Not believing a word of this, my friend leaned forward and said accusingly “we’ve been to almost every one of your company’s sites, all over the world, and no one, not one person interviewed from the mill said they always followed the company safety rules. Yet… here you are looking us in the eyes telling us that you do?  Why should we believe you?  Why would your mill be so very different and follow rules?

I still remember their puzzled faces staring back at us in disbelief.  There was an awkward silence until one of them ever-so-calmly replied “Why would we break the safety rules?  We created them.”

Takeaway

In all my years studying behavioral safety, this had to be the most profound thing I had ever heard.
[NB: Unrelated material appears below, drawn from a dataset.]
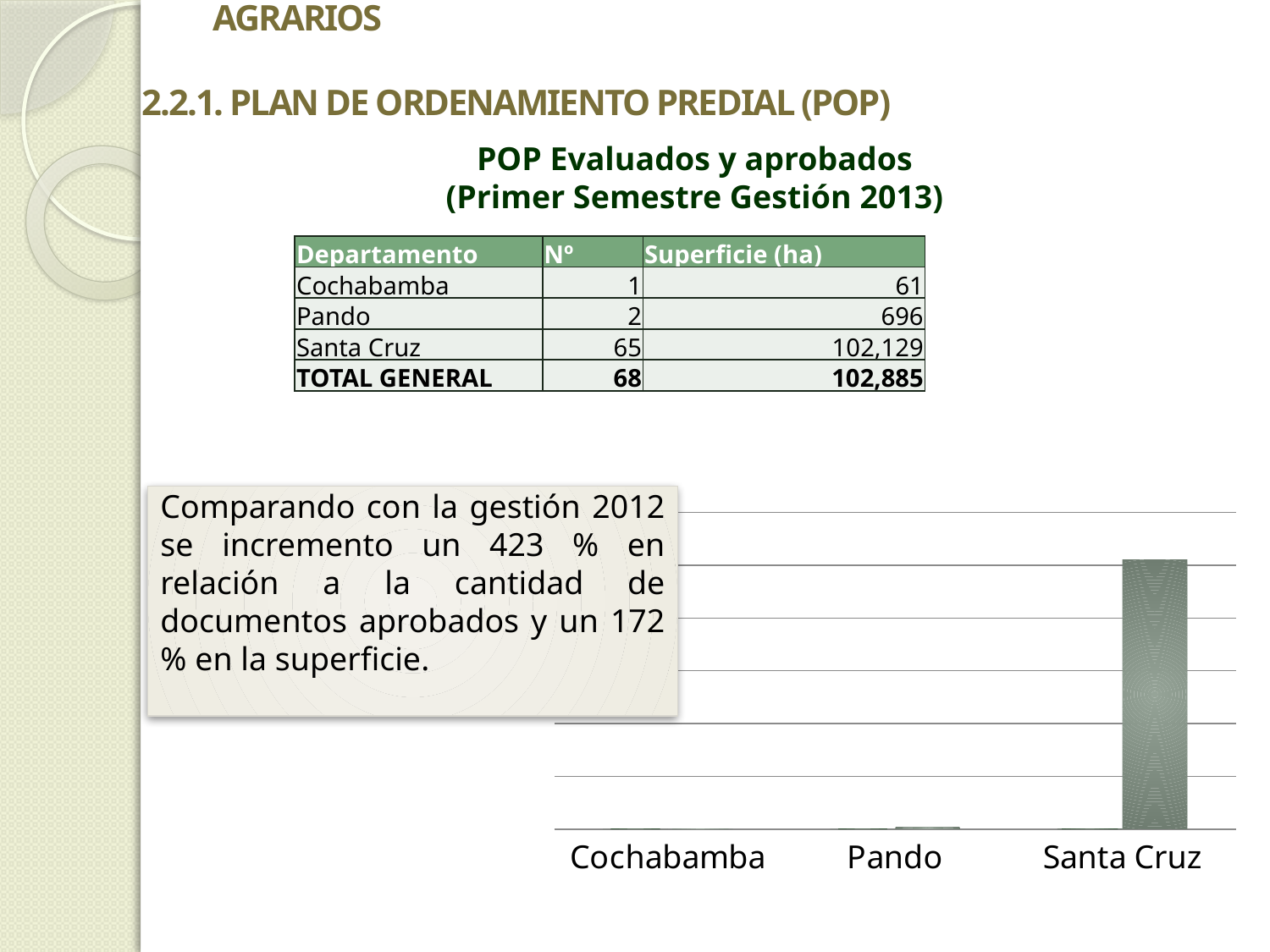
How many categories are shown on the x axis of the bar chart? 3 Does the bar chart display data labels on its bars? No In the bar chart, which is larger, the bar for Pando or the bar for Cochabamba? Pando In the bar chart, which is larger, the bar for Santa Cruz or the bar for Pando? Santa Cruz What kind of chart is shown at the bottom right of the slide? bar chart What are the category labels along the x axis of the bar chart, from left to right? Cochabamba, Pando, Santa Cruz Which category has the highest bar in the chart? Santa Cruz Which category has the lowest bar in the chart? Cochabamba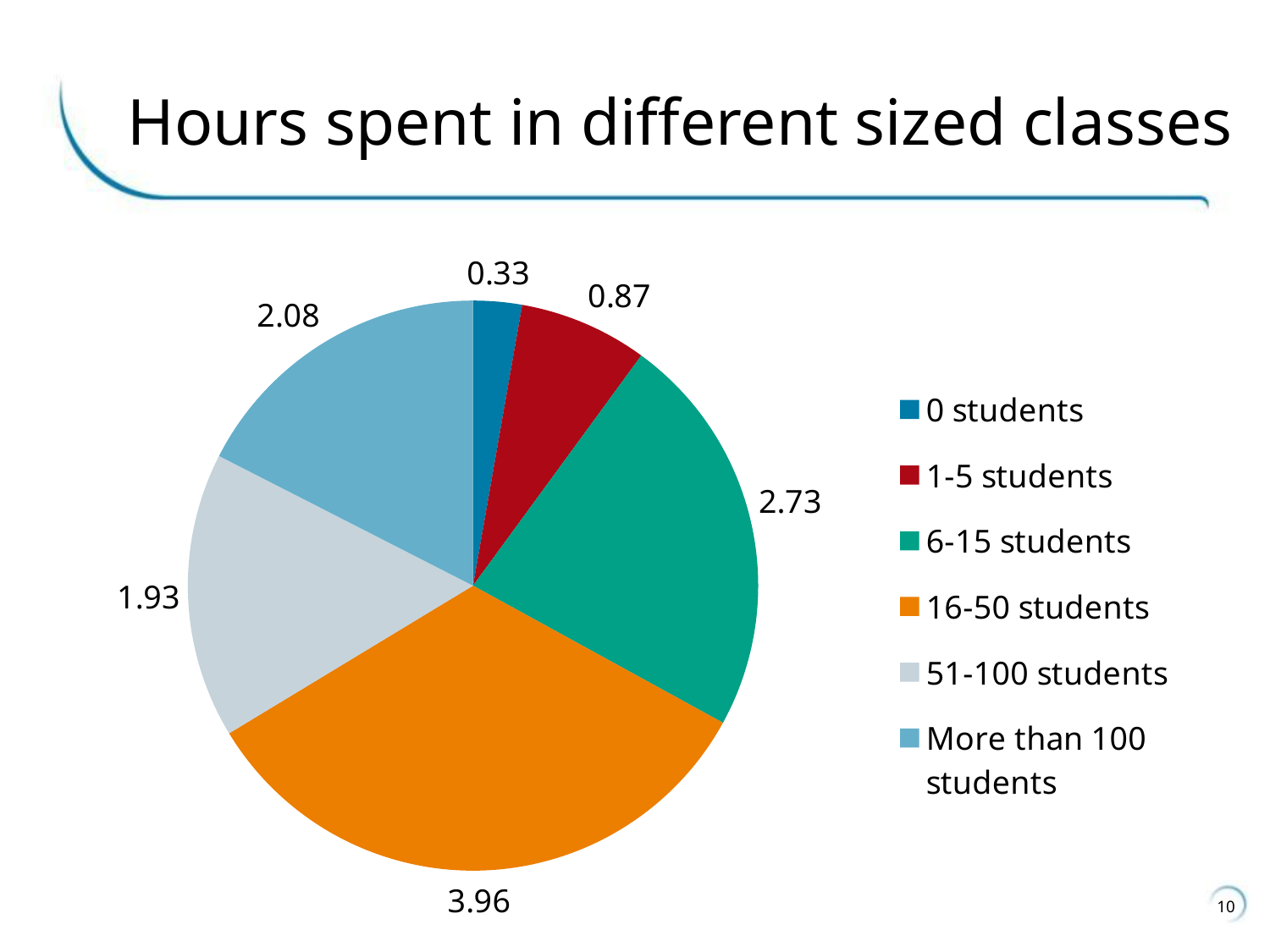
How many categories does the pie chart have? 6 Which is larger, the value for 51-100 students or the value for More than 100 students? More than 100 students Which category has the smallest slice? 0 students What is the title of the chart? Hours spent in different sized classes What is the total of all the values shown in the pie chart? 11.90 Which category has the largest slice? 16-50 students What is the value for 6-15 students? 2.73 What type of chart is shown on the slide? pie chart What is the value for More than 100 students? 2.08 What is the value for 0 students? 0.33 What is the value for 16-50 students? 3.96 What is the difference between the values for 16-50 students and 6-15 students? 1.23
They went on to tell us of how their safety manager would meet with them quarterly, 30 minutes a shot, and help them create and revise rules around the mill’s hazards.  We found out a couple things: a) Their rules were nimble and allowed for discretion when the situation didn’t line up; b) They constantly were trying to find new ways to do tasks safer, and get this, c) we found out their rules tended to be more stringent than rules created by managers at other sites. Most importantly, we learned that their rules were followed and the workforce was safer… the data proved it.

Rules turn us into police officers who go “fishing for faults,” compelled to “catch” people breaking the rules.  I’ve seen safety managers and operations supervisors intoxicated by this power.  When you view the workplace through the “lens of rules” then you often fail to see the real context for behavior.

But when I think about that crew in the mill exactly on the other side of the globe from my home I think a new approach to safety rules are in order. 

And the answer is as simple as asking a question.